Sarah has been up for much of the night studying for a genetics test she has to take later in the day. She wants to come with us to New York to celebrate my sister’s birthday, but she wants to use the two train rides as study sessions. Now, she decides to print her notes?! Honestly!
I hear our printer chugging away. I head down to oversee the work. It’s a six-year-old Sloth 3250, top-of-the-line when it comes to careful, prudent, and well-thought-out printing. It prints on both sides of the paper, which is great for preserving our natural resources. It pauses between sides, of course, leaving a calming message in its display window: allowing ink to dry. How thoughtful! I watch as page 5 of 64 slowly releases the last of its moisture. “God, for once just smear the goddamn ink!!” I scream, maintaining the “cool under pressure” persona that others envy.
Finally, a hefty wad of paper has accumulated in the tray, and I see that the final sheet is the first page of chapter 7. Good. We’re done.
It’s 9:15. I race upstairs. On a good day we can get to the train station in 5 minutes. This will need to be a good day. I hand the stack to Sarah.
“That’s not the whole thing,” she says, rushing past me toward the basement.
“No, really, it is,” I counter. “It says Chapter 7 on the top sheet.”
“There are four more chapters. Can’t you hear the printer still going?!” She looks at me like I am a total fool.
I run my hands through my hair. “We’re gonna miss the train! How many more pages are there?!”
“Just go without me. I’ll catch the next one.”
“No, I’ll wait.” I whip out my phone to purchase our tickets. We’re certainly not going to be able to buy at the kiosk.
9:17. Sarah is still in the basement. “C’mon, we really have to go,” I holler down the stairs. “Why did you have to wait until the last minute to start this printing, anyway?”
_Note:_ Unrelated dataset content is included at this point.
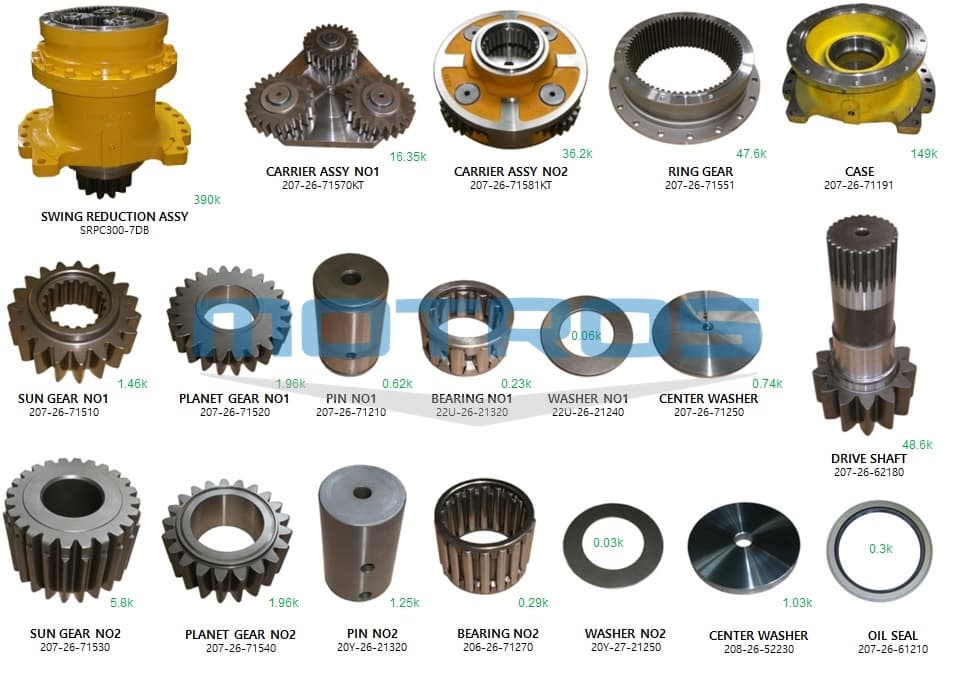 KOMATSU SWING REDUCTION GEARS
“Please, just go without me. I’ll meet you there,” Sarah screams back, dragging out the vowel in her plea.
“No, I can’t go without you. I just bought the tickets.”
“Please. I’m begging you. Just go.”
9:18 The printer continues in snail mode. “Fine, I’m going.” I grab the adorable butterfly gift bag that I was really hoping my wife or daughter would carry, it looking more like an accessory to their outfits than mine. I slam the door, just in case they were not aware that I am a bit peeved.
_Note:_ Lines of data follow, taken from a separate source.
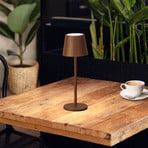 LED-Akku-Tischleuchte Roxi, rostfarben, Metall, IP54, Dimmer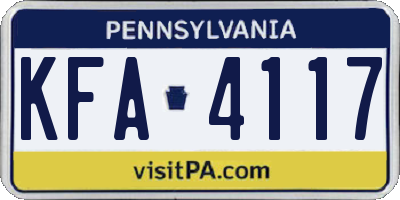 PA license plate KFA4117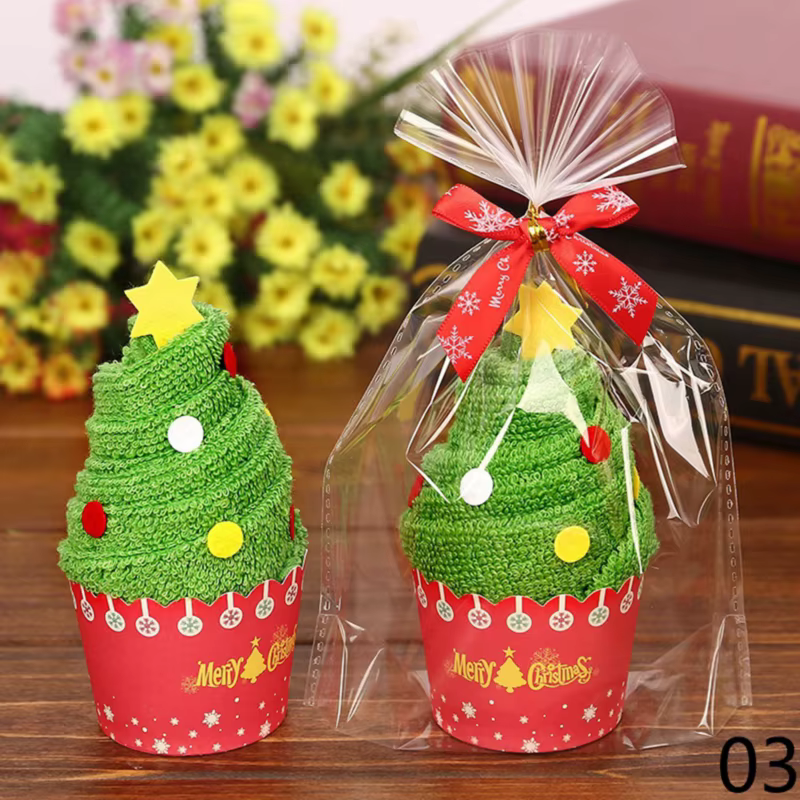 Serviettes de Noël en microcarence douce en forme de gâteau mignon, père Noël, bonhomme de neige, se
9:23. I arrive at the train station sporting the butterfly bag, my Ipad, and a few other items I might need during the ride. I pace on the platform.
9:24. Sarah and Nancy pull into the parking lot and walk briskly to the platform.
9:25. “I knew the train would be late,” Sarah sighs, as though this waiting is exasperating. I know what she’s thinking: she really could have printed at least another ream of notes.
9:26. The train pulls in. “Well, that worked out well,” says my wife, the one who normally arrives 30 minutes early to every event. I’m startled by her out-of-character behavior. Apparently, when I’m impatient, she has to counter that force with extreme serenity.
9:27. We’re settled in a three-across seat. I’m trying to cool down. Procrastinators. They really raise my blood pressure. I pull out a sheet of construction paper and a Sharpie from the butterfly bag.
Sarah looks up from her notes, giving me a sideways glance. “What’s that for?” she asks.
“Oh, I just need to make a birthday card for Barbara.”
“Ahh. Good thing you didn’t wait till the last minute.”
I begin forming the artful bubble letters, grumbling to myself. If there’s one thing I hate more than procrastinators, it’s people who have no tolerance for hypocrisy.